Altbekannte Geschichten im neuen Gewand

Ein kleiner Blick auf den Meister der ‚Variationen des Immergleichen‘, Josef Winkler

Von Thomas StachelhausRSS-Newsfeed neuer Artikel von Thomas Stachelhaus

Besprochene Bücher / Literaturhinweise

Wer glaubt, Josef Winkler habe seine Geschichte längst – oder ein für alle Mal – auserzählt, der darf sich immer wieder eines Besseren belehren lassen. Seit seinem Debüt 1979 schreibt der Meister der ‚Variation des Immergleichen‘ an seiner Lebensgeschichte – oder besser – an  seinem Lebenswerk.

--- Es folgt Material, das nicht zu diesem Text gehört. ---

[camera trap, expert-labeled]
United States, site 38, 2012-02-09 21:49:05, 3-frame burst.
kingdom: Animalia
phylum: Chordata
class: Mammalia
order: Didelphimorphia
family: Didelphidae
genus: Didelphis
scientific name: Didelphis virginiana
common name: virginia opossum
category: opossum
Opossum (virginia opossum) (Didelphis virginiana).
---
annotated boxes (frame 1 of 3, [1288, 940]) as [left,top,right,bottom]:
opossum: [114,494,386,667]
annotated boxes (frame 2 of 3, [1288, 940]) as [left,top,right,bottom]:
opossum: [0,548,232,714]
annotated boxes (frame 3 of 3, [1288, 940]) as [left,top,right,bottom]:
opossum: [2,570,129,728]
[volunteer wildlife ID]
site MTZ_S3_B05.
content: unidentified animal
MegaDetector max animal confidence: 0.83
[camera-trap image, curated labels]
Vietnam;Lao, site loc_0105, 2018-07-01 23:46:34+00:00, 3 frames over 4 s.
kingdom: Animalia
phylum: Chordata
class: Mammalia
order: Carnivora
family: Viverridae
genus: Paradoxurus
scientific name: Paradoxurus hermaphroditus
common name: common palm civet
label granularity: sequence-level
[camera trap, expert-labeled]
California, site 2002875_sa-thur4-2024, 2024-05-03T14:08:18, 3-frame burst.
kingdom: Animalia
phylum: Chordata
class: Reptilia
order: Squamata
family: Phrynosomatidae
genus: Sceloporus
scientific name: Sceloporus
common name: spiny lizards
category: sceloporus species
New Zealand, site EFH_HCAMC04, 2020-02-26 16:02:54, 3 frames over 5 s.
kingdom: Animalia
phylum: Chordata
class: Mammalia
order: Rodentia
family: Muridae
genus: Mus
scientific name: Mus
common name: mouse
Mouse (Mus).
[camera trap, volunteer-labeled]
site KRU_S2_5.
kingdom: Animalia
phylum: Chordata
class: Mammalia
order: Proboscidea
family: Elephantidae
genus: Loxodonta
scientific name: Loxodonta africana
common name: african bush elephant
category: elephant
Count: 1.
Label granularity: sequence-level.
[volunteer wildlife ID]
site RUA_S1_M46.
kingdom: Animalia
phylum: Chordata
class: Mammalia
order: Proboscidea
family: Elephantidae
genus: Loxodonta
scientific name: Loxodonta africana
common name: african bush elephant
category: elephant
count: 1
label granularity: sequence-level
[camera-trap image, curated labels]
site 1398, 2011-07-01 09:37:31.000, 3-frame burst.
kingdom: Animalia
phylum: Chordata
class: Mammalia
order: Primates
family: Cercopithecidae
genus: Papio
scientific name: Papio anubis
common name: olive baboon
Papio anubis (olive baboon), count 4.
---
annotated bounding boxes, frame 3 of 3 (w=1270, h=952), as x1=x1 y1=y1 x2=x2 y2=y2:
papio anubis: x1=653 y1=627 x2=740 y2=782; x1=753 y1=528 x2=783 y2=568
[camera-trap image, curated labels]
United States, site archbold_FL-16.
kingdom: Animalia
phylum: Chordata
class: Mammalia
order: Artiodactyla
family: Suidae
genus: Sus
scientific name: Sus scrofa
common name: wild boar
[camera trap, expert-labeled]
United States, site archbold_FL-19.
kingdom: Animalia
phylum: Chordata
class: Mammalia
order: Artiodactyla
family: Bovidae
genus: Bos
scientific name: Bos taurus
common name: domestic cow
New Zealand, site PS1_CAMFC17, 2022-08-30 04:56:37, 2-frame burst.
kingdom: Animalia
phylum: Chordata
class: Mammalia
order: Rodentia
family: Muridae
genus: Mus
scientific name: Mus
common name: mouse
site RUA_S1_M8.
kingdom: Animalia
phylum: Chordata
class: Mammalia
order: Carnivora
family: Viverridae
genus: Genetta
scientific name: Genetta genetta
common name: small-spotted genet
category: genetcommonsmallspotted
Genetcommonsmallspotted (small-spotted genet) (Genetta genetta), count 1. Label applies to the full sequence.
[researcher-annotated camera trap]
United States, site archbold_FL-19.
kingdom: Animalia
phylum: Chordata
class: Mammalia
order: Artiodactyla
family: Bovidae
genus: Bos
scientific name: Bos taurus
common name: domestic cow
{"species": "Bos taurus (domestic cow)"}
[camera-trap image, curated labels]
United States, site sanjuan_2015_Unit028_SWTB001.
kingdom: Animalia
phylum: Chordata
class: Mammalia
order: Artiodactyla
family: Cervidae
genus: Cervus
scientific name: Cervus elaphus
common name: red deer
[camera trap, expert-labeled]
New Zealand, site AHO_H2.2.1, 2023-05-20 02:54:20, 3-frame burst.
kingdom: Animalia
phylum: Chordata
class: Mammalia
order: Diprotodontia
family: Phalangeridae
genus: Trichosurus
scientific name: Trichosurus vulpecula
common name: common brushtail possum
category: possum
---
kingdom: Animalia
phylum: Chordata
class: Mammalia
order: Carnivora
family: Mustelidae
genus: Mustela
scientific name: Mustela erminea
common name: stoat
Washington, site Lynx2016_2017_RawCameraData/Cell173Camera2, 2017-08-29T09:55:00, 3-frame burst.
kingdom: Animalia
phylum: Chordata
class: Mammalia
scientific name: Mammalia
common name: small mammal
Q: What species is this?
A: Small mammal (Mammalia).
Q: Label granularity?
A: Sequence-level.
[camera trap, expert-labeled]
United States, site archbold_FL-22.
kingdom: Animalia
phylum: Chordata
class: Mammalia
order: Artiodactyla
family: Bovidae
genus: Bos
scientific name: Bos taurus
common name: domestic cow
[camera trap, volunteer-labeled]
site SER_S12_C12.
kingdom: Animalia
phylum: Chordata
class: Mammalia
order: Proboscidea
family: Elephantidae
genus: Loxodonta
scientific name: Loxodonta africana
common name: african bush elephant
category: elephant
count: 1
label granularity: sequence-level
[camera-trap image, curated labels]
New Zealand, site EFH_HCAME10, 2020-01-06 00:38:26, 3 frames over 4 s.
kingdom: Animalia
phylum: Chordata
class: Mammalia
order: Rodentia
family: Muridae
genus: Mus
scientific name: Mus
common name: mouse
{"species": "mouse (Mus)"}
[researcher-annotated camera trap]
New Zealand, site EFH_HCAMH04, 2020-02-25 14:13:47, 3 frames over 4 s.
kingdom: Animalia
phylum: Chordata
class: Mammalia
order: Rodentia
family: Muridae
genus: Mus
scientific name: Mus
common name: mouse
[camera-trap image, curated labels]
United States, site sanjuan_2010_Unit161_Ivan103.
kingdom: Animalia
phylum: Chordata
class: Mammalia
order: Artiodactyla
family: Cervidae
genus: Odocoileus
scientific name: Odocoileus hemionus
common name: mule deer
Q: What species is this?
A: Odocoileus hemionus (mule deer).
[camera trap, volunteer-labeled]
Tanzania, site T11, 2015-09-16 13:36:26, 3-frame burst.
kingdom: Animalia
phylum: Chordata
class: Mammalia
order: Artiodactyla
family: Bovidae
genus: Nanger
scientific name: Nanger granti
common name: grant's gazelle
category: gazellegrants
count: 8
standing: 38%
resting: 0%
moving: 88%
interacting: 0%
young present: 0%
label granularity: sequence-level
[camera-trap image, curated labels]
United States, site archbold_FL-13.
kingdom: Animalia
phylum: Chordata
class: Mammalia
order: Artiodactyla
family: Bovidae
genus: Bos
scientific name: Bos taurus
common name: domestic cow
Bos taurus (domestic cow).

Auf diese Weise fristet er nicht nur ein eigenwilliges Dasein in der aktuellen deutschsprachigen Literatur, sondern huldigt auch einem Anachronismus, der seinesgleichen sucht. Zu keinem Autor der deutschsprachigen Literaturgeschichte dürfte die Kategorie Wiedergelesen im Sinn des schon einmal so gelesen besser passen als zu Josef Winkler.

Beständig erzählt er – in nunmehr immerhin über 20 Werken – vom omnipräsenten Katholizismus im bäuerlich geprägten Kärntner Hinterland, vom Tod sowie von der Unterdrückung und Züchtigung durch den Vater, all das in üppiger, rauschhafter, eindringlicher und metaphorisch aufgeladener, in barock-expressiver Sprache, wie es im Feuilleton seither gebetsmühlenartig heißt. Immer wieder wird er als Rebell bezeichnet, denn er verweigere sich den konventionellen und gattungsspezifischen Erzähltraditionen. Gemessen an gängigen Wertungsmodellen, dominieren in Winklers Werk formal-ästhetische Abweichungen; dies ist auch nicht verwunderlich, sind doch Winklers Erzählungen gerade zu Beginn seines Schaffens besonders verrätselt, weil wenig linear und chronologisch, dafür umso komplexer und brüchiger. Auf diese Weise werden immer wieder Sinnzusammenhänge dekonstruiert, was vom Lesepublikum hohe Aufmerksamkeit verlangt; ein selbstreferenzielles System, das man sich erschließen muss.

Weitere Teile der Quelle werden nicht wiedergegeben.